**Work order 1:**
In the interview passage about the film The Voice of Hind Rajab below, translate this sentence into Spanish: "I understand also if there are some people who are angry and frustrated, asking how we could do something like this while the genocide is going on."
**Work order 2:**
Write the next part of the interview passage about the film The Voice of Hind Rajab, picking up after its final sentence.
Selected passage: Begin
With The Voice of Hind Rajab hitting the headlines and gaining international recognition, it has also received some pushback alongside the rave reviews. I ask Malhees about some of the critique levelled against the film – namely that it may be ‘too soon’ to tell the story of a child killed in a genocide that is still ongoing, or that it may give an opportunity for people to passively observe Palestinian suffering and pat themselves on the back for it, rather than actively take a stand against Israeli oppression. “Before I got the script, I sat with myself and asked ‘can I do really a movie about the genocide while it’s ongoing?’,” he recalls. “And then I started reading the script, and I realised it’s so important to tell this story now, right now. Not tomorrow, not after tomorrow, right now. Because it’s not stopping. Why be an artist if I’m not going to talk about stories like this?”

“When you see the movie, you’ll understand why we did this,” he continues. “I understand also if there are some people who are angry and frustrated, asking how we could do something like this while the genocide is going on. You can be with your own feelings. You have the right to, but give the movie a chance and go watch it. Then you'll understand why we made it.”
Selected passage: End
Source data: Begin
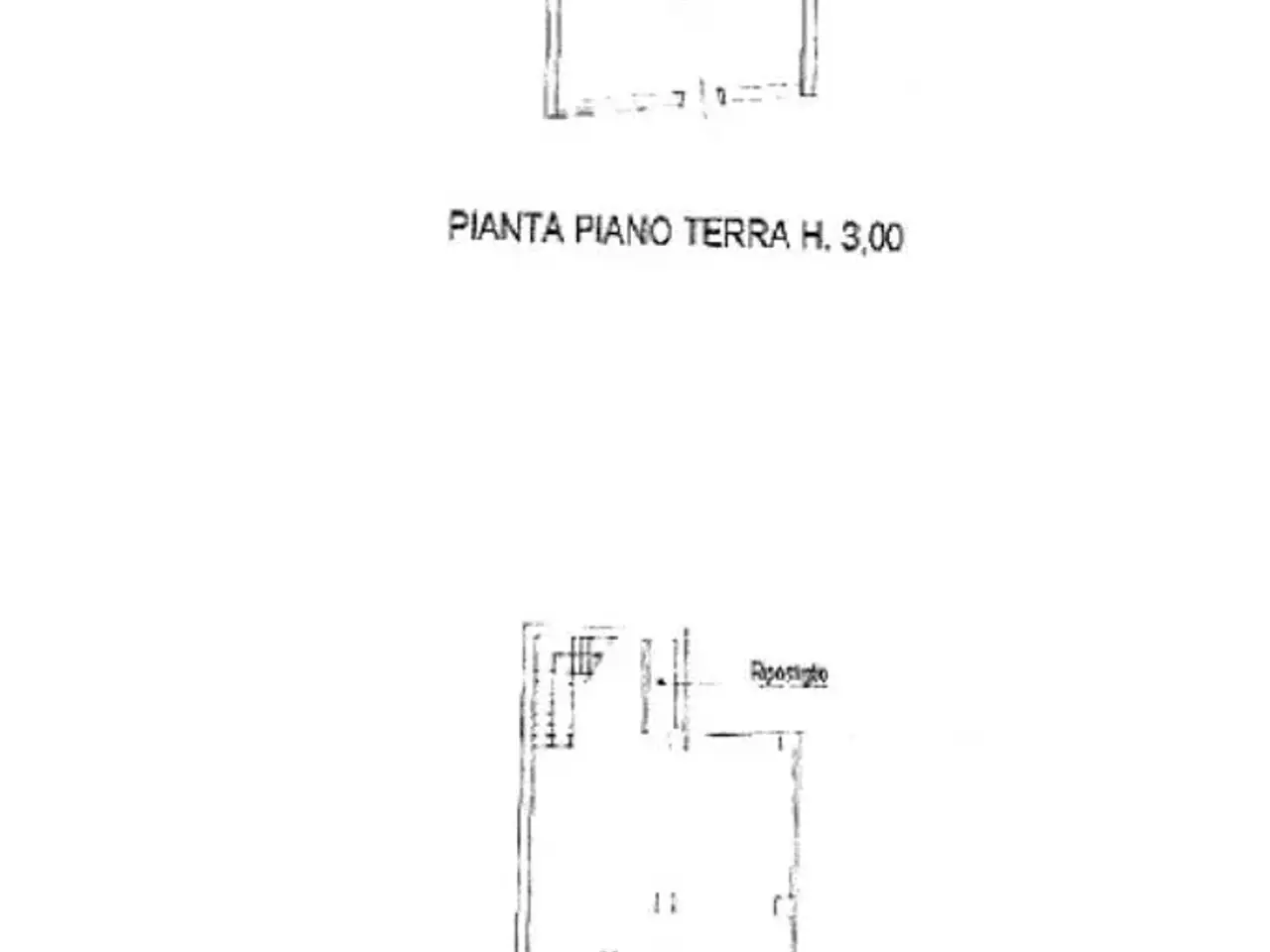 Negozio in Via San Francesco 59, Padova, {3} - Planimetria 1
Source data: End
Source data: Begin
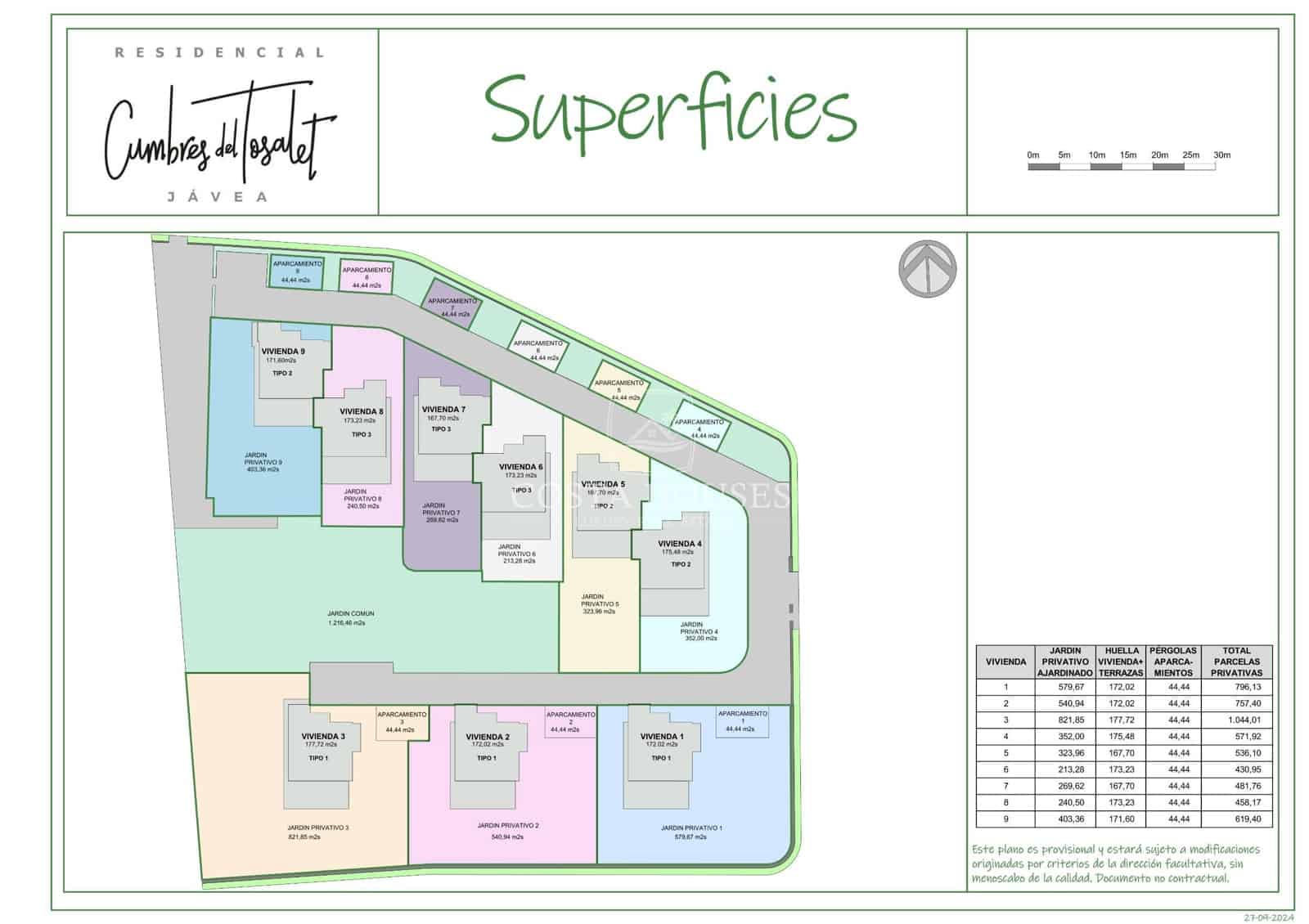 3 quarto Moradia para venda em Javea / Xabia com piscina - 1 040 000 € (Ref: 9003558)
Source data: End
**Exercise answer 1:**
También entiendo si hay personas que están enojadas y frustradas, que se preguntan cómo pudimos hacer algo así mientras el genocidio sigue en curso.

**Exercise answer 2:**
Every now and then, we pause our interview because somebody that Malhees knows walks past and he stops to greet them. He tells me that he has found community in London since moving four years ago, after taking up calisthenics strength training at Broadway Movement in London Fields. “Every time I’m free I go and work out with these amazing people. They gave me a sense of community in London. I do two, three, four hours sometimes and we do gatherings, we go make dinner together,” he says. “A kind of family, you could call it. They made me feel at home.” He explains that his newfound hobby and “releasing energy through working out” helped him deal with the impact of taking part in the film and the ongoing tragedy in Palestine.

I ask Malhees what he hopes that people will take from the film, and what message he has for the world. He tells me: “Be the echo of the voice of Hind Rajab, tell the world to go watch it, tell your people, tell your families, your colleagues. You need to see this movie to understand more about us as Palestinians, and what’s going on in Palestine,” he says. “I’m not gonna tell you what you need to do about it – we are so tired of asking the world to stand up and do something. But we deserve freedom like the rest of the world. Enough of dehumanising us –  it’s enough.”